Clase 3: Bienaventurados los humildes

Vivimos en una época en la cual exaltamos la importancia del “Yo”.

Como humanos tendemos a querer ser el delantero que metió el gol del gane, el héroe
que salvó la emergencia o el medallista olímpico de oro al que nadie puede vencer.

Nos gusta que la gente nos admire o nos reconozca por algo que hicimos.

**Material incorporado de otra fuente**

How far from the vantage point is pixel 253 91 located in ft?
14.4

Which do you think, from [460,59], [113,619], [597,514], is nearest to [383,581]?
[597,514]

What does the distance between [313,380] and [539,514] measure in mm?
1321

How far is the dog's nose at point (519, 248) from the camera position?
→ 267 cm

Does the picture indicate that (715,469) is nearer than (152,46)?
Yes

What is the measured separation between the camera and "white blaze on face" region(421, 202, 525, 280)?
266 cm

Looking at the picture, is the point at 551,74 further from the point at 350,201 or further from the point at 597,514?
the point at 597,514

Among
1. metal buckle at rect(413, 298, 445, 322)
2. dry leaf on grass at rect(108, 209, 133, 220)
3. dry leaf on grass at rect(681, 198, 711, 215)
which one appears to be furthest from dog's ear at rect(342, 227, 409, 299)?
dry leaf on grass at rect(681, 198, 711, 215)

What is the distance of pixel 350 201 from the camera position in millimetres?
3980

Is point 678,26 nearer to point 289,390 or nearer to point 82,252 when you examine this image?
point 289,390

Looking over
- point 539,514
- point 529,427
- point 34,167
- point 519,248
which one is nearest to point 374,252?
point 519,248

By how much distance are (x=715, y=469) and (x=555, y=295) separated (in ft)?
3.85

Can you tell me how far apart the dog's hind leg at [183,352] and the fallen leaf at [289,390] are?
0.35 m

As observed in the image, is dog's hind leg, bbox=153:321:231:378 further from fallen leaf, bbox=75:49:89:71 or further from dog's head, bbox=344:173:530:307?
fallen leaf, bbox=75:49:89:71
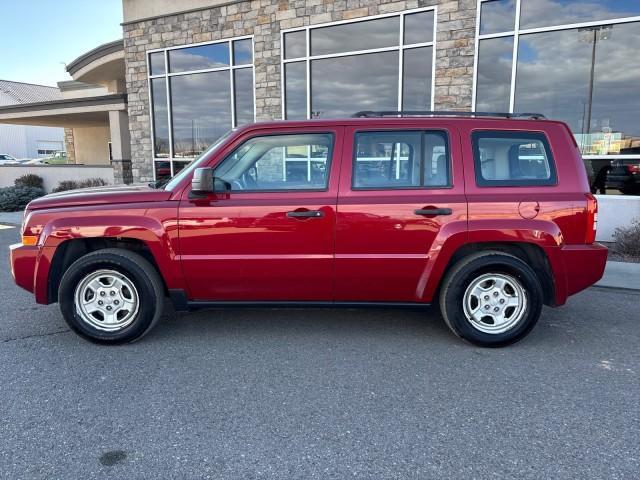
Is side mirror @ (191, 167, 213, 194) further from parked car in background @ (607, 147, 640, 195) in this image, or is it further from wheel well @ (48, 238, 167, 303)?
parked car in background @ (607, 147, 640, 195)

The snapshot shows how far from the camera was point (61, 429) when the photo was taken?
8.96 ft

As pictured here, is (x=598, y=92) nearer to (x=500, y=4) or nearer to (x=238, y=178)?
(x=500, y=4)

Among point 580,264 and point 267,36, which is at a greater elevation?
point 267,36

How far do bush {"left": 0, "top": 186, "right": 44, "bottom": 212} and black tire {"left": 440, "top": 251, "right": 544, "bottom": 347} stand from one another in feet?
46.1

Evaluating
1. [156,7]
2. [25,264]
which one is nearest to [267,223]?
[25,264]

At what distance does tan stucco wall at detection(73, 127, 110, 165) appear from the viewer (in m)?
26.9

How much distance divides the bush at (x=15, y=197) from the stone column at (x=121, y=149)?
2.53 m

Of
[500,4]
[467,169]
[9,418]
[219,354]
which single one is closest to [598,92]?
[500,4]

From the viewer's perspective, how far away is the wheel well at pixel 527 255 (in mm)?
3881

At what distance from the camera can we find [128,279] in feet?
12.7

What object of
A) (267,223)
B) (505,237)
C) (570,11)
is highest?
(570,11)

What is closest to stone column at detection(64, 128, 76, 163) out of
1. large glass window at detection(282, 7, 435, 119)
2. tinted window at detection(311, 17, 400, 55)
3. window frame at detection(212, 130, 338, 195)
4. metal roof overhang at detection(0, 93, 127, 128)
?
metal roof overhang at detection(0, 93, 127, 128)

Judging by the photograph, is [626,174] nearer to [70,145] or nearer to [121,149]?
[121,149]

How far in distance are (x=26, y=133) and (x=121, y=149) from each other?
47545 millimetres
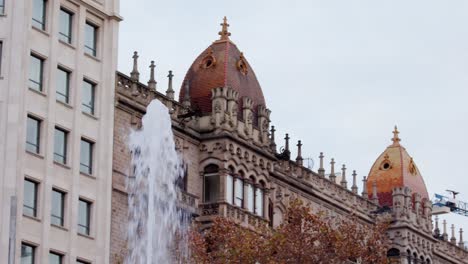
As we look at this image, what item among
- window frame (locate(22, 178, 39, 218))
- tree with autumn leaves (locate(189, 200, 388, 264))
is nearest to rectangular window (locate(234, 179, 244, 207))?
tree with autumn leaves (locate(189, 200, 388, 264))

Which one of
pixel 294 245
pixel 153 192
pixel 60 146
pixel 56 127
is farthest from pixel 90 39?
pixel 294 245

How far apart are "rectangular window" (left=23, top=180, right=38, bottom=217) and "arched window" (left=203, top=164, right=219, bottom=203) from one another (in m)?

Ahora, ¿está mal hacer cosas de excelencia y que la gente nos llegue a admirar por eso?

Claro que no. Dios mismo exige nuestra excelencia para que podamos ser de bendición a
otros, y más gente pueda conocer de Él. Lo malo es cuando olvidamos quién nos dio la
capacidad de lograr todo eso. Ahí es donde muchos de nosotros fallamos.

Constantemente hacemos las cosas porque vamos a recibir un beneficio personal o


porque queremos que se nos reconozca algún trabajo, y ni siquiera se nos cruza por la
cabeza el ayudar a las demás personas.

Muchas veces hacemos las cosas por orgullo, por vanagloria o por recibir el
reconocimiento. Pero esto no es algo nuevo. Esta cultura del “Yo” ha estado
permanentemente en la historia del ser humano.

En los tiempos de Jesús también existían este tipo de personas. El propio pueblo
escogido por Dios era un pueblo orgulloso; no veían a los demás como iguales, sino
siempre como inferiores. Sobre todo los escribas y fariseos, que eran la clase culta e
instruida de la sociedad, se dedicaban prácticamente a alardear de su conocimiento frente
a otros, para recibir alabanzas.

Jesús advirtió sobre buscar el reconocimiento humano a través de la falsa piedad. Mt.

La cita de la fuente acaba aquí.